(Complete the following):
A: List every point in time that the stereo piece mentions, including its date line, giving each one only once.
B: In the stereo piece, what makes music a comfortable subject for the conversation? Answer in one or two sentences.
C: Carry on writing the stereo piece, picking up after its last sentence.
==== Passage given ====
By Jack Sharkey, October 31, 2018
So, I was sitting in a bar last night. Actually, it wasn’t a bar, it was a super-trendy micro-brewery with steel barstools and lots of exposed pipes and things. There wasn’t a dart board in sight; I was out of my element but I’m a trouper. It was a business meeting of sorts and the conversation found its way to music – one of the last conversations a person can have without worrying about getting decked (or doc’d depending on where the conversation takes place). As we spoke, I explained my continuing infatuation with that quaint technology – stereo.
I got that look and realized I was coming across less like Yoda and more like an aging hipster-doofus who insists everything was better in 1988. For the record, pretty much everything was worse in 1988. If I had a time machine I would have no interest in going back past Monday night when I ordered that Chile Relleno for dinner. But I digress.
==== Provided records ====
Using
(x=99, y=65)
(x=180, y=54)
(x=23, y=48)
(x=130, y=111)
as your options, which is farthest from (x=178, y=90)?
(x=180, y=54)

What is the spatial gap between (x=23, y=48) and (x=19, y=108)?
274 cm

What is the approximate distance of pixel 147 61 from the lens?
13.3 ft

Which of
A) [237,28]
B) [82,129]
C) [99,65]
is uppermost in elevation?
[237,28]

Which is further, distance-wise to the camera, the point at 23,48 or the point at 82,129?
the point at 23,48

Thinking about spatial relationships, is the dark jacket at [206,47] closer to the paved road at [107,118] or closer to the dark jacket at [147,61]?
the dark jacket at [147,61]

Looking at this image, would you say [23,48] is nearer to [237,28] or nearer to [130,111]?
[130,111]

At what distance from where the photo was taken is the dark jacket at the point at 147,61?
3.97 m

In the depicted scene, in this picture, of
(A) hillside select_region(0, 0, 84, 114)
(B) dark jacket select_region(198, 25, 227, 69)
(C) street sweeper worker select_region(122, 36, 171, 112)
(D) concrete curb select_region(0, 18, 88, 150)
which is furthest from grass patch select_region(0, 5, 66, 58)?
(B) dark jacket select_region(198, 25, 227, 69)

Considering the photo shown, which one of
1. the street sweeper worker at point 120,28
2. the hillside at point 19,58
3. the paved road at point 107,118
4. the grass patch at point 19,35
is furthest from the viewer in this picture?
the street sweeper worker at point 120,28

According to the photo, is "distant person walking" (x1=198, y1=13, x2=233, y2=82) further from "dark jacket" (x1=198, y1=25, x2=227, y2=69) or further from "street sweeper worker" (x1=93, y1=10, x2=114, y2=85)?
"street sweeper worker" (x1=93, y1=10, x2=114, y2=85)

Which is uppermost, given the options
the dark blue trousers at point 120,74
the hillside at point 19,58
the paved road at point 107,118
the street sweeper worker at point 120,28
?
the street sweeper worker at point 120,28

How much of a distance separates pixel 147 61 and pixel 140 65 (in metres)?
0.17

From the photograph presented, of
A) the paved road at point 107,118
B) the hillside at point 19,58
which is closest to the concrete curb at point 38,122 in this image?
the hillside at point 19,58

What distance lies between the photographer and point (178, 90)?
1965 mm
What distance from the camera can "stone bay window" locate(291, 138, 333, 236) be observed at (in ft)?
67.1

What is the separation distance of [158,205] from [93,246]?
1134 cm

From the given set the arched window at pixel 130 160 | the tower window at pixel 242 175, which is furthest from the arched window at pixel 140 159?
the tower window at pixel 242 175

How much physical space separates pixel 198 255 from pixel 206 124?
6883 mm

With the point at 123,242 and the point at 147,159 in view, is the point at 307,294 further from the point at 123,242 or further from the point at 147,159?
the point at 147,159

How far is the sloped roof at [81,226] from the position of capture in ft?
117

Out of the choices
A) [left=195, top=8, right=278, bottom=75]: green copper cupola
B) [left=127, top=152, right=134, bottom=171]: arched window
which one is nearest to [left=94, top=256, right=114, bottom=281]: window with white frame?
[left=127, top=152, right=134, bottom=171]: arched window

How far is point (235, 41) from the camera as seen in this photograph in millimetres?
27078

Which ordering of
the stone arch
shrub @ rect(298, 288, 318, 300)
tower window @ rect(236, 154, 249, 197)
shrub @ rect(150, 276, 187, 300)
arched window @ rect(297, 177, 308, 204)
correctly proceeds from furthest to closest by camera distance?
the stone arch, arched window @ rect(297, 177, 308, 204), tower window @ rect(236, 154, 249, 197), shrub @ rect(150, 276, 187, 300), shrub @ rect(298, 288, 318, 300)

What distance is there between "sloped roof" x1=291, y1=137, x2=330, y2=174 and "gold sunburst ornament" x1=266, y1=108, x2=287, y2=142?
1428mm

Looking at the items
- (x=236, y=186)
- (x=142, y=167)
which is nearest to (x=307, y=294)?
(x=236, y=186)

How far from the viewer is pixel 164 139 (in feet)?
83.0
====
(Results by task):
A: October 31, 2018; last night; 1988; Monday night

B: Music is one of the last subjects a person can discuss without worrying about getting decked, or "doc'd" depending on where the conversation takes place.

C:
“I listen to music on my [Bluetooth personal assistant device] and it sounds great. Why would I need two speakers? I just don’t get it,” said my conversation partner as he sipped his Great Pumpkin Ale. I took a bite of the Avocado Toast we were sharing and washed it down with the Elderflower Beer the bartender recommended. I tried to keep my face from contorting like a kid eating Brussels Sprouts for the first time while I secretly wished I was eating a pretzel and drinking a Coors Light. As much as I think I can fake it when I’m out of my element, I don’t think I pulled it off.
“Well, you know, stereo just sounds better,” I started to say as I realized that would be like my dad telling me not to breathe deeply as the teenaged me left for my first Pink Floyd concert. Decent advice, but somewhat wide of the mark in terms of connection.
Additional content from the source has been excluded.